* ABOUT THIS EXERCISE
Go through the listing beneath and show each line containing the string "data".

* RECORDS PROVIDED

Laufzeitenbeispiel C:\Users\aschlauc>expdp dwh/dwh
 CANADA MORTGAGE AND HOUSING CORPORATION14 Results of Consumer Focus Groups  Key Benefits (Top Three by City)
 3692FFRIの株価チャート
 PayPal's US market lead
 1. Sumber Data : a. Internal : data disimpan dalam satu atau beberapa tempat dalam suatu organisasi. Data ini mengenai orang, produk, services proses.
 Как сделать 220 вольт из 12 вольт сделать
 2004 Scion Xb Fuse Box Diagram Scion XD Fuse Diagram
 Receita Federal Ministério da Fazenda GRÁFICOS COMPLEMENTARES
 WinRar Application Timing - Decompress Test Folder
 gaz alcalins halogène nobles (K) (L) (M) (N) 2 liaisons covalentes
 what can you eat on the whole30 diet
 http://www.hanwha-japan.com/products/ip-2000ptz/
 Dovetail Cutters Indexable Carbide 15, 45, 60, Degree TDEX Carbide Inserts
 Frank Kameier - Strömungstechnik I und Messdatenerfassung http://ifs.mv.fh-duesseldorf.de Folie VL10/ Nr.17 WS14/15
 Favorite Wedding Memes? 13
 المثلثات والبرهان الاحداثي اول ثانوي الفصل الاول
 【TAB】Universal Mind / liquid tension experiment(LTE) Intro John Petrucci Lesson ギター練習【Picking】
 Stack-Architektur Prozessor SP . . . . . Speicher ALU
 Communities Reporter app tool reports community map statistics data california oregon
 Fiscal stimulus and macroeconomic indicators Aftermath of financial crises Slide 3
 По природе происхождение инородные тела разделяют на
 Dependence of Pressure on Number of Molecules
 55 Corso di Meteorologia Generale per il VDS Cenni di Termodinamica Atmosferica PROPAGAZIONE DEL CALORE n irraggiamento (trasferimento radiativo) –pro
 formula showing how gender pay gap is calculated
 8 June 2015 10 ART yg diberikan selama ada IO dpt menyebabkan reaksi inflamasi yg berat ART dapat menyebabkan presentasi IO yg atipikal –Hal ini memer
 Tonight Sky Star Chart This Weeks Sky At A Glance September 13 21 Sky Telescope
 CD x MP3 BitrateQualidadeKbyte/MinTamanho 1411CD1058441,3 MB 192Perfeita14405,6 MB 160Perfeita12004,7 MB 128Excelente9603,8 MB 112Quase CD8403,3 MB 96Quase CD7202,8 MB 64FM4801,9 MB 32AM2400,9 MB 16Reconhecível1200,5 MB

* WRITTEN SOLUTION
 1. Sumber Data : a. Internal : data disimpan dalam satu atau beberapa tempat dalam suatu organisasi. Data ini mengenai orang, produk, services proses.
 Communities Reporter app tool reports community map statistics data california oregon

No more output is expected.